Queens Lawmakers on the Move August 28, 2020

Queens County City Council News

Koo Funds Flushing Food Pantries

City Council Member Peter Koo/via Facebook

City Councilmember Peter Koo (D-Downtown Flushing, Murray Hill, Queensboro Hill) today announced the passage of a transparency resolution in the City Council that provides $65,880 in new funding for food pantries throughout Flushing. 

“Thousands of New Yorkers are in need of emergency food assistance due to the pandemic and this funding will help make sure those who are struggling through tough times will continue to have access to food. Food pantries in Flushing have lines around the block every day, and we need to do everything in our power to ensure the safe operation of these important public service centers,” Koo said.

The funding will go toward the purchase of supplies for operational support for five food pantries in the Flushing area. The food pantries are La Jornada, Tzu Chi Foundation, South Asian Council for Social Services, Flushing Jewish Community Council and CCNS-St. Michael’s Church.

Sanders Condemns Tucker Carlson

State Sen. James Sanders Jr.

Senator James Sanders Jr. (D-Laurelton, Rosedale, Springfield Gardens, Edgemere, Bayswater, Arverne and Far Rockaway) today called for Tucker Carlson to be fired after the Fox News Television host made ignorant and insensitive comments justifying the actions of a vigilante who allegedly shot two people during a Jacob Blake-related protest in Kenosha, Wisconsin. 
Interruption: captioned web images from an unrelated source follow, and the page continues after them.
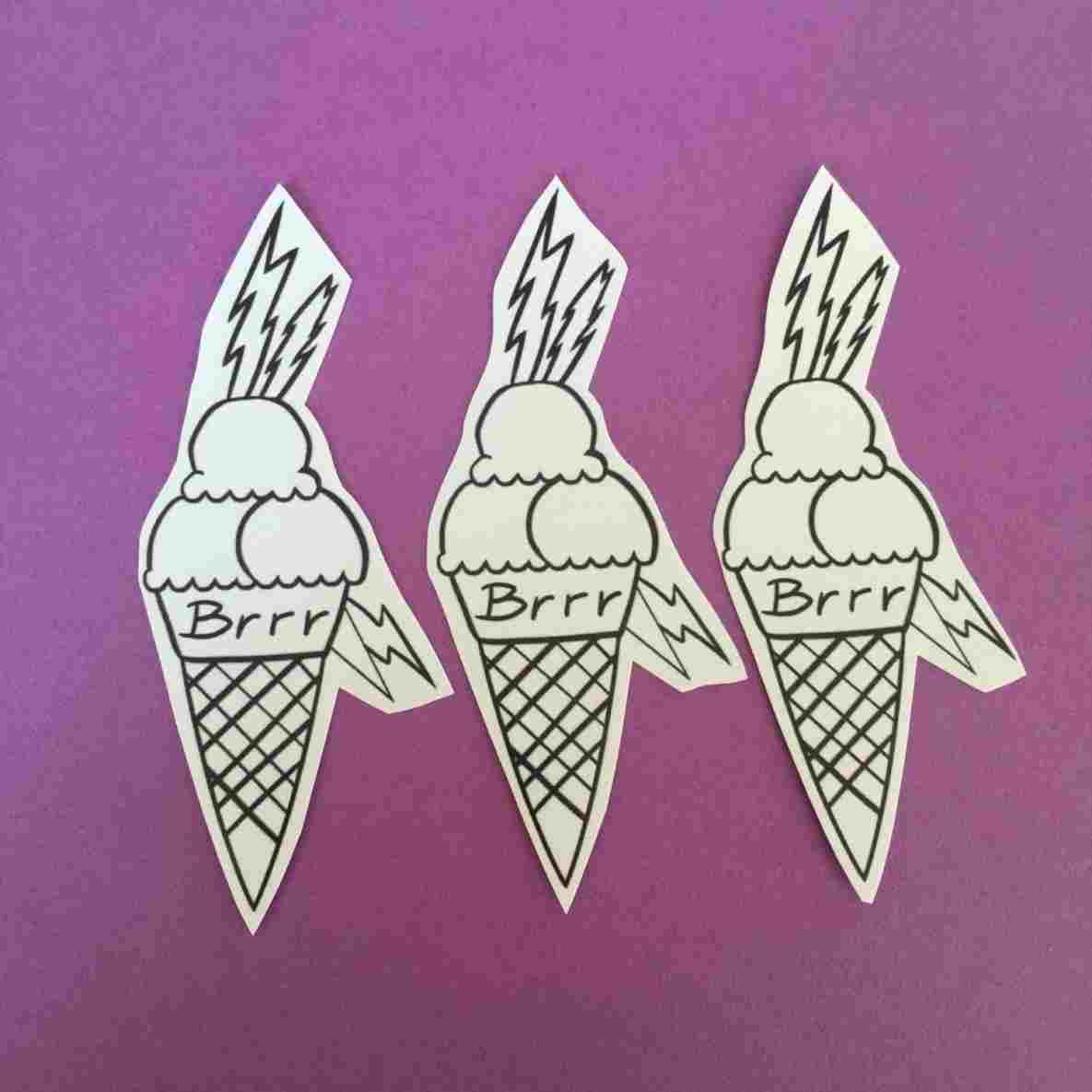 1185x1185  - Gucci Mane Ice Cream Cone Drawing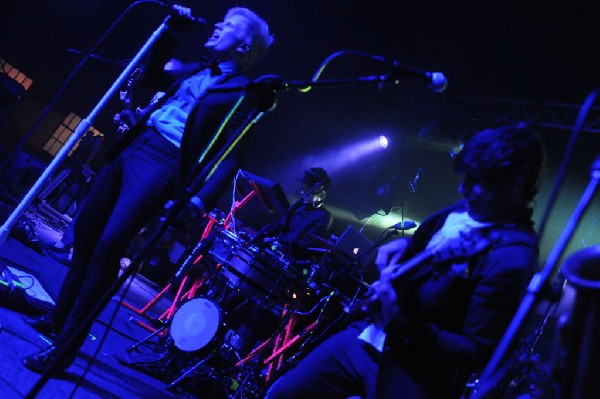 Patrick Stump at La Zona Rosa, Austin, Texas 10/19/11 - photo by Jeff Barri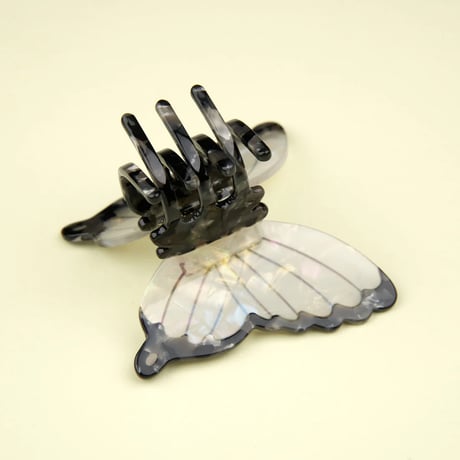 【Coucou Suzette】White Butterfly ヘアクリップ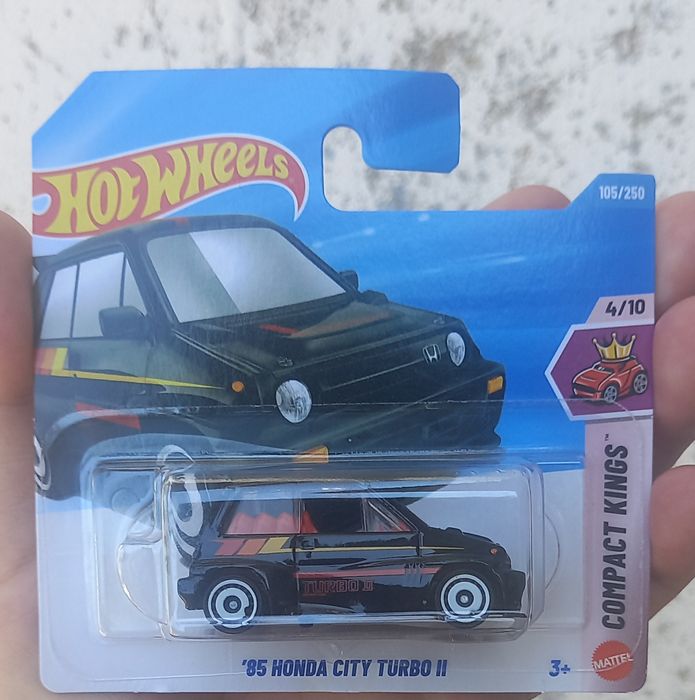 85 Honda City turbo ll hot wheels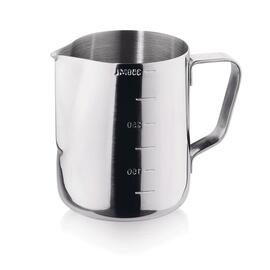 pouring jug 600 ml stainless steel Ø 75 mm H 110 mm product photo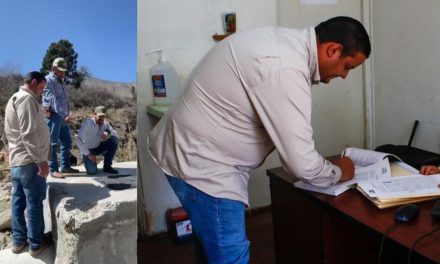 Interponen denuncia por colorante en pozo de agua de Arteaga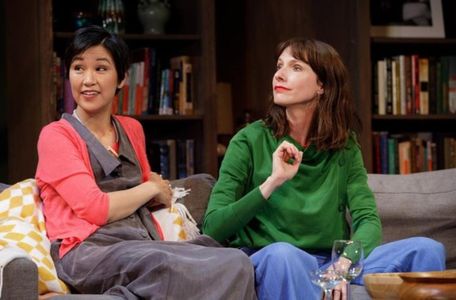 Cindy Cheung in LOG CABIN (Playwright's Horizons)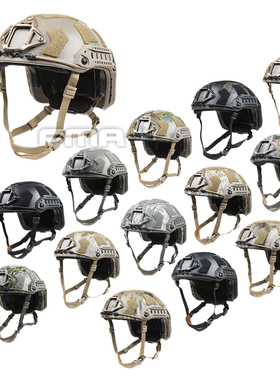 TBFMA SF头盔户外CS 登山拓展头盔 团建骑行头盔 B款系列 TB1315B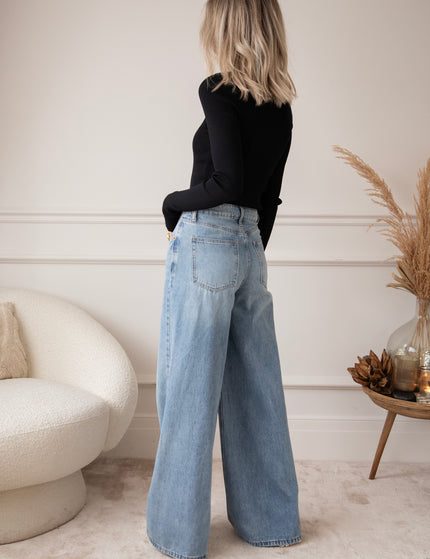 Ultra Wide Blue - Jeans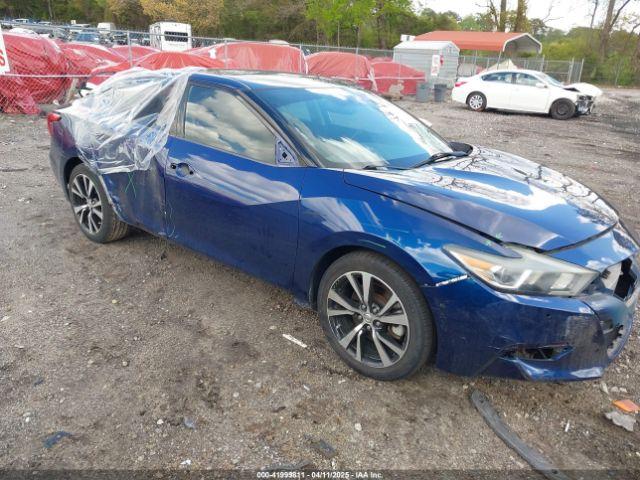  Salvage Nissan Maxima
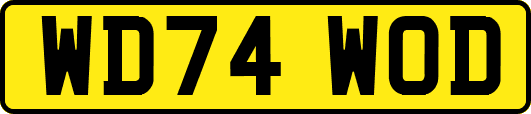WD74WOD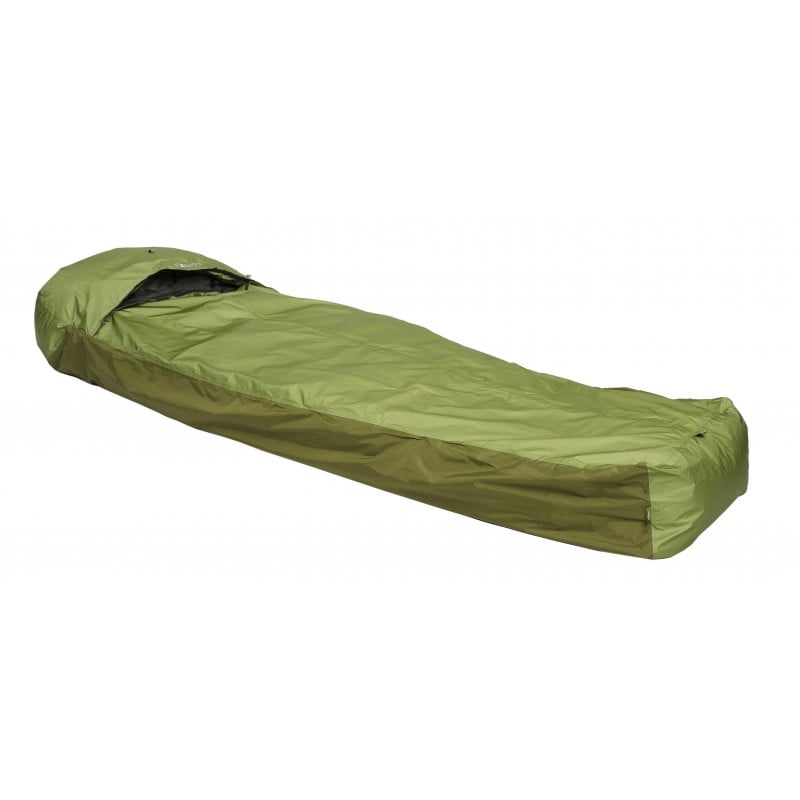 Exped Bivybag VentAir/PU Biwaksack komplett geschlossen Exped Bivybag VentAir/PU Biwaksack komplett geschlossen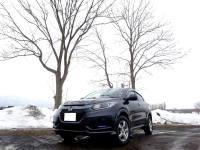 ヴェゼル　RU4　LEB-H1　オイル交換＆Rデフマウントラバー交換です！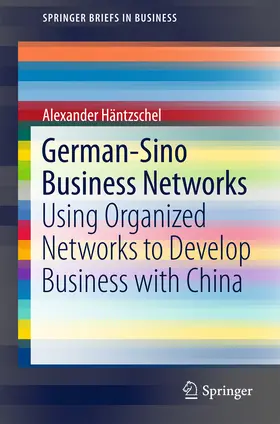 Häntzschel | German-Sino Business Networks | E-Book | www.sack.de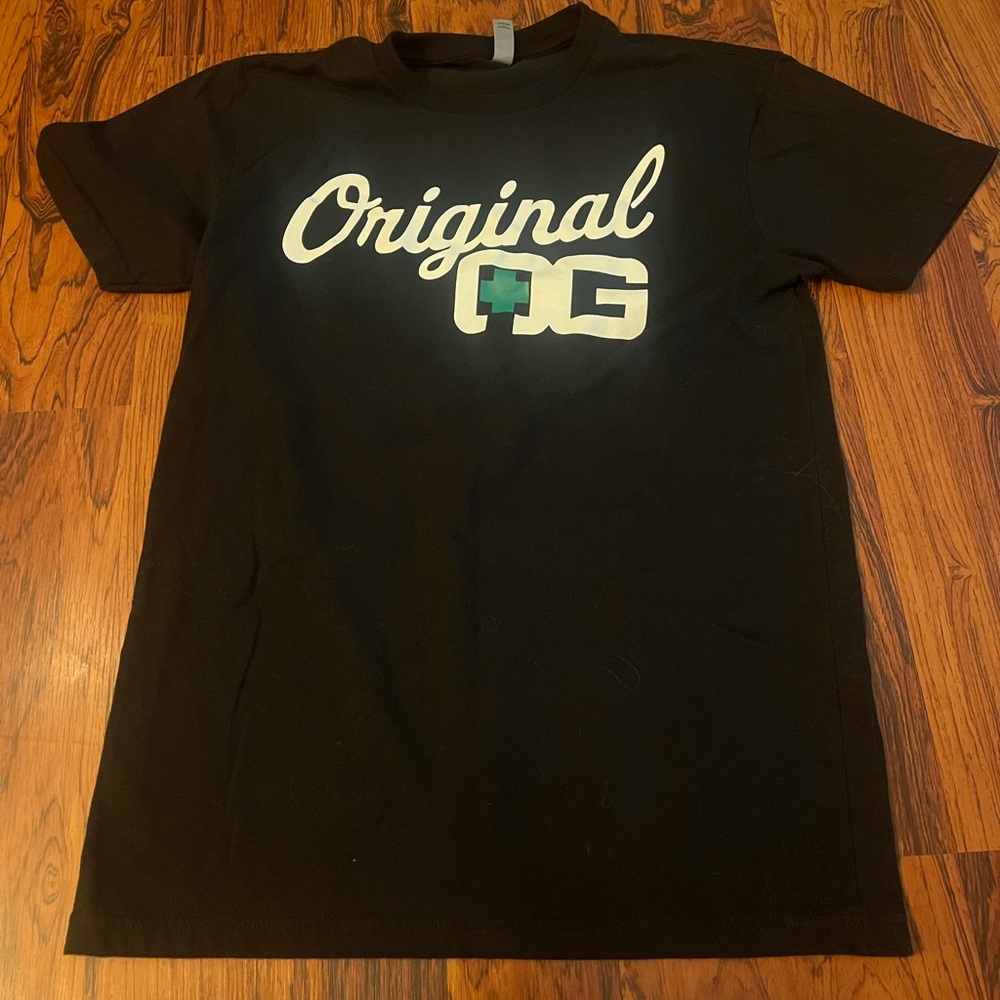 Men’s Black T-shirt “Original OG” Size Small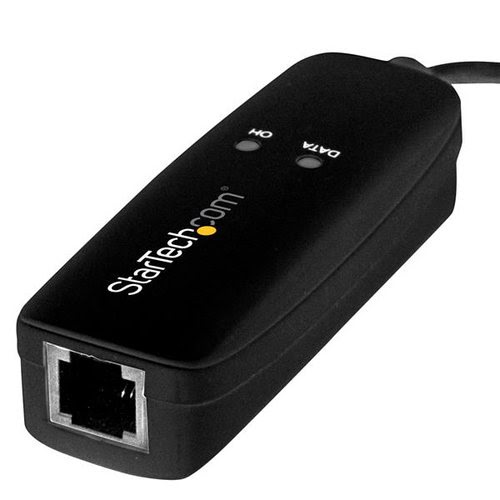 USB Modem External 56K - Hardware Based - Achat / Vente sur grosbill-pro.com - 1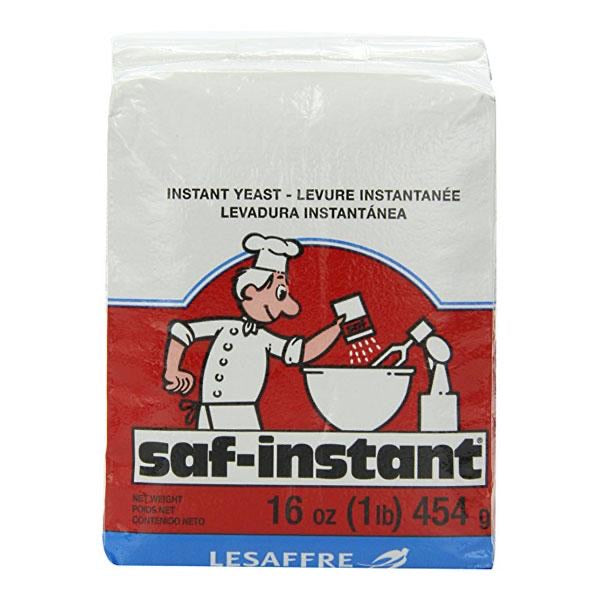 Saf Instant Yeast 454g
Carlson stated that the person, later identified as 17-year-old Kyle Rittenhouse, was trying to “maintain order” when no one else would.

“There is no excuse for someone taking the law into his own hands,” Sanders said. “Carlson is excusing, rationalizing and justifying murder and his warped views, which include a history of making racist comments, should not be on television. He needs to go. He shouldn’t be broadcasting news to the American people.”

Constantinides’s Environmental Bills Voted on in City Council

City Council Member Costa Constantinides

City Councilmember Costa Constantinides (D-Astoria, East Elmhurst, Jackson Heights, Woodside) introduced three environmental protection bills that were voted on in the New York City Council on Thursday. 

Proposed Introduction No. 1946-A would require the Department of Buildings (DOB) to annually distribute information to buildings of all sizes, including those connected to gas lines, regarding making energy efficiency improvements and complying with existing energy regulations.

This local law would take effect in 180 days.  

Proposed Introduction No. 1851 would amend the administrative code, the plumbing code and the building code as it pertains to construction projects intended to reduce the flow of storm water and waterborne pollutants into sewers that empty directly into the waters of the state or overflow into such waters due to rain or snow melt events that exceed the capacity of the wastewater treatment plants.  

As it applies to the municipal separate storm sewer system, or MS4 projects, this local law will ensure that the rules for such projects are not less stringent than the NYC MS4 permit and the NYSDEC Construction general permit. This legislation would help improve water quality throughout our region and move us towards the goal of “fishable and swimmable” waters. This local law would take effect 180 days after it becomes law.  

Proposed Introduction No. 1982-A would require that, for the purposes of greenhouse gas emission limits accounting pursuant to Local Law 97 of 2019, fuel cells that are operational before January 1, 2023 will be credited compared to the electricity grid marginal emissions factor published by the New York State Energy Research and Development Authority. Fuel cells that are operational after January 1, 2023 will be credited compared to an electricity grid marginal emissions factor decided by rule by the Department of Buildings.  

This bill would also require that marginal emissions forecasts for Zone J are considered when determining the greenhouse gas coefficients of energy consumption for 2030-2034.